Saturday, May 24, 2014
Rosa 'Charles de Mills' July 14, 2012 |
We are often faced with the logical
conundrum, one that Socrates might have used to stump his “friends” the
Sophists on the question if a tree falls in a forest and nobody hears it fall,
the event has not happened, or has it?
My version of this one is a photographic
one. When American photographer Gary Winogrand died thousands of unprocessed
rolls of film were found. They were processed and those images saw the light of
day. Had this not happened would those photographs have existed at all? Some of
us with some knowledge of photography would have asserted that indeed they were
latent images in the unprocessed negatives.
I was thinking about this today, Saturday
May 24, 2014 as I walked in our garden about 8pm.

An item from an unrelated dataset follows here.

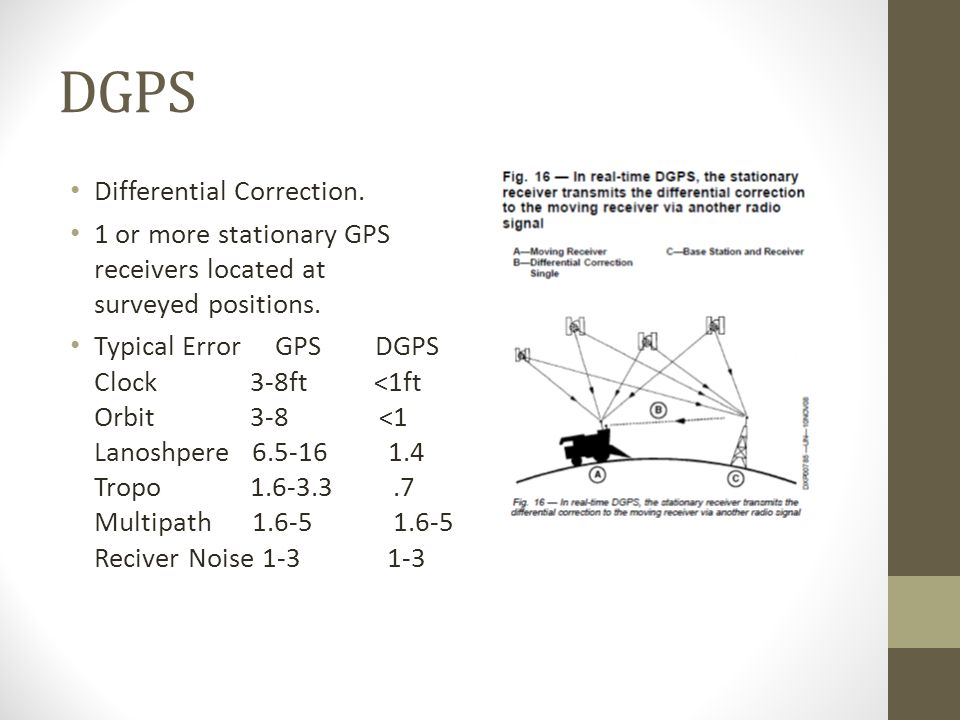 DGPS Differential Correction. 1 or more stationary GPS receivers located at surveyed positions.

At this hour contrast is low
and all the shades of green and the muted colours of the few flowers that are
in bloom are spectacular in a most subtle way. And this even applies to the
lurid, bright red or crimson rhododendrons that came with our house when we
moved into it in 1986.
I noticed that in our lane garden Rosa ‘Splendens’ was in bloom. This is a tiny
multi-petalled rose that is the only original rose that smells completely differently
to any other rose. In the mid 1800s Rosa ‘Belle Isis’ appeared and it had this
same complex fragrance that the English call myrrh. Rosa ‘Belle Isis’ became
one of the parents of David Austin’s first English Rose in 1968, Rosa ‘Constance
Spry'.
I have many roses with this smell that is
just about my favourite of all if I forget just for a second the existence of
Magnolia grandiflora.
The fact is that my memory is very good for
fragrances and as I approached my nose to Rosa ‘Splendens’ I was rewarded with
a confirmation that my memory is of yet not failing me.

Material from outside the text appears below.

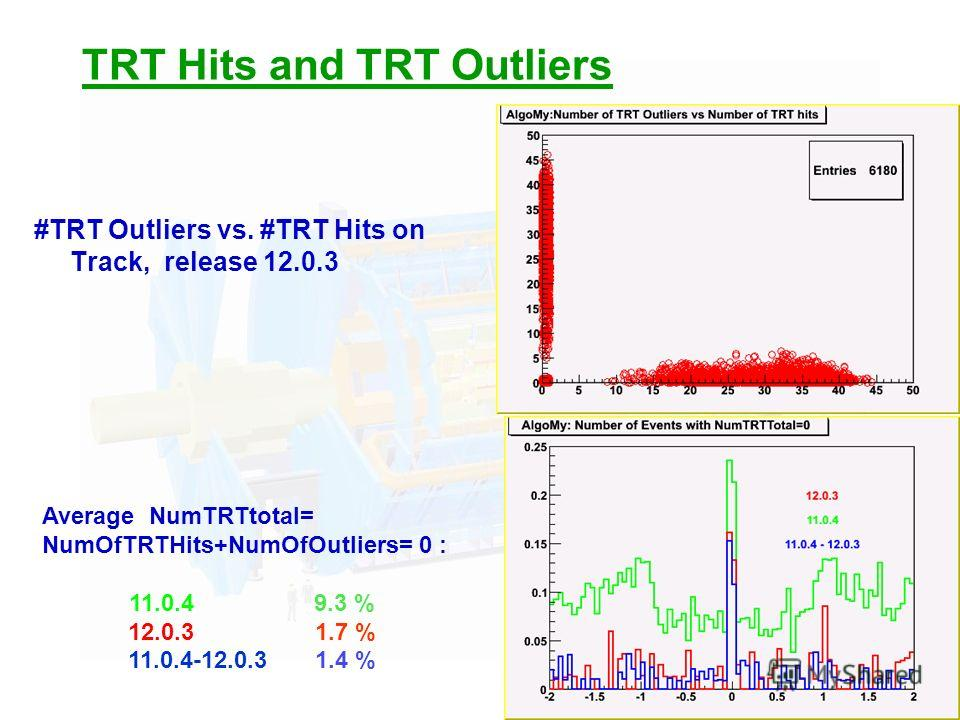 24 TRT Hits and TRT Outliers #TRT Outliers vs. #TRT Hits on Track, release 12.0.3 Average NumTRTtotal= NumOfTRTHits+NumOfOutliers= 0 : 11.0.4 9.3 % 12.0.3 1.7 % 11.0.4-12.0.3 1.4 %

Not, too far, but inside the garden there
was one bloom (not quite open) of the English Rose Rosa ‘Fair Bianca’. It too
has that myrrh scent but it is a bit more complex than Splendens. I would add a
bit of lemon and magnolia soap (for anybody who might have ever had a cake of
it).
The smell of those two roses and of the
rest already in bloom now, of Reine des Violettes, Redouté, Hansa, Wild Edric and a mystery rose from
Brentwood Bay Nursery for which I lost the label, made me ache in pleasure. It
felt almost like the pain one gets when one eats baklava to suddenly find out
there is a tooth cavity.
The pain came from the
realization that I am the only one who ever smells my roses. The scent is
exquisite and yet most of the people I know show no interest.
I recently went to a
wonderful concert. The Largo of a Handel sonata was so exquisite
that I felt that pain of not being able to figure out why the place was not completely
full of people. I simply wanted to share my pleasure.
So my question is, “If
I am the only one who smells my roses, do I exist?”
I am illustrating this blog with one of my favourite roses which is not yet in bloom. But the scan of the Charles de Mills (a Gallica Rose) past its prime is so beautiful that I want to eat some baklava. Fortunately I have no cavities.